Satisfied that his decision was indeed a fine one, Spike brought the bottle to his lips for another long swig. A knock at the door caused him to jump, lips losing contact with the mouth of the bottle, a splash of bourbon drenching his jaw and neck and soaking the collar of his t-shirt.
"Bloody -- come in!" He shouted, leaning forward and wiping off his face disgustedly on the sleeve of his shirt.
"Spike?" Tara asked timidly as she opened the crypt door a tiny crack and peeked inside.
"Witch?" Spike turned all the way around in his seat to find her watching him uncertainly. "It is you. What brings you by my way? Come in." He settled back into his chair and brought the bottle to his lips again. "Yeah. C'mon in and join the party."
"I'm sorry... i-is this a bad time?" She inched into the room, hands fidgeting together at her middle as she inched around the chair so that she could see his face.

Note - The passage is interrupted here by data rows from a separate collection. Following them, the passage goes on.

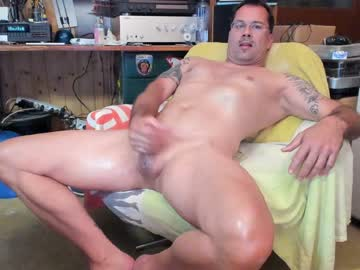 [30-05-20] bobbyy4 private XXX video from Chaturbate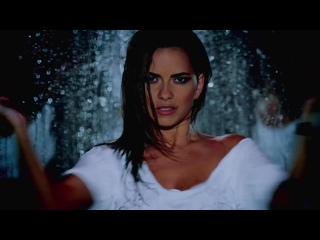 INNA_feat__Yandel_-_In_Your_Eyes___Official_Music_Video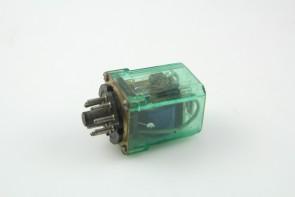 DELTROL CONTROLS 105-2207 62102-8 RELAY 8 PIN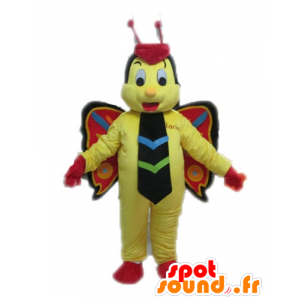 Gul sommerfugl maskot, rød og svart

"Naw. What makes you think that?" He slurred.
"Well, just the... the bottle and..." Tara glanced around. Buffy had told her how nicely Spike had fixed the crypt up, but now she could see it was in shambles. Scorch marks on the stone floor, the scavenged furniture all overturned or broken beyond repair. "The mess?"
"Yeah. Gave the maid the week off," Spike chuckled darkly, throwing his head back to take another bracing gulp from his bottle. "Pull up a heap of rubbish and have a seat."
Tara perched on the edge of one of the sarcophaguses that remained from when the crypt had still been used as a crypt and folded her hands in her lap.
"Are you okay?" She asked gently. "Buffy told me... about..."
"About her givin' me the elbow? Did she." Spike didn't look the slightest bit surprised. Instead, he lifted his head and fixed narrowed eyes on her. "You two have been awful chummy, lately. Noticed it at the birthday party. When did that happen?"
"Well... that's kind of why I wanted to come and talk to you," she said, eyes downcast, focused on her hands and the way they twisted and fidgeted together. "She... Buffy, she asked me to check out the spell that we used to bring her back. She told me that you could hurt her without your chip going off and she wanted to know why."
"That's gettin' right down to the heart of the matter, isn't it?" Spike huffed out a laugh. "Way to get down to business." Another sip of bourbon. "So, what was the verdict?" He kept his expression carefully neutral.
"Buffy's not a demon," Tara said quietly. "The spell did something to the cells in her body and it confused your chip and that's why you're able to..."
"C'mon, say it," Spike snapped as he pushed himself up out of his chair, swaying unsteadily for a moment before righting himself. "I'm sure she did. Took her against her will? Made her do disgusting, filthy, perverted things? Right?" He sneered as he watched Tara shift uncomfortably in place. "Fucked her... right?" One last swig from his bottle and he threw it aside.
Tara marveled at the minute amount of effort he expended and the startling results that revealed just how strong he truly was; the bottle shattered against the far wall, raining down slivers of glass, trickles of bourbon rolling down the wall.
"We brought the house down, y'know... literally," he said. Tara tore her eyes away from the wall and looked at him. He didn't look well. His eyes were bloodshot and there were deep, dark circles beneath them. "The first time we did it, we wound up in this abandoned place and we fucked so hard and so long that the house fell down around our bloody ears."
He leaned in close, purposefully invading her personal space. "Did she tell you all that? Did she?"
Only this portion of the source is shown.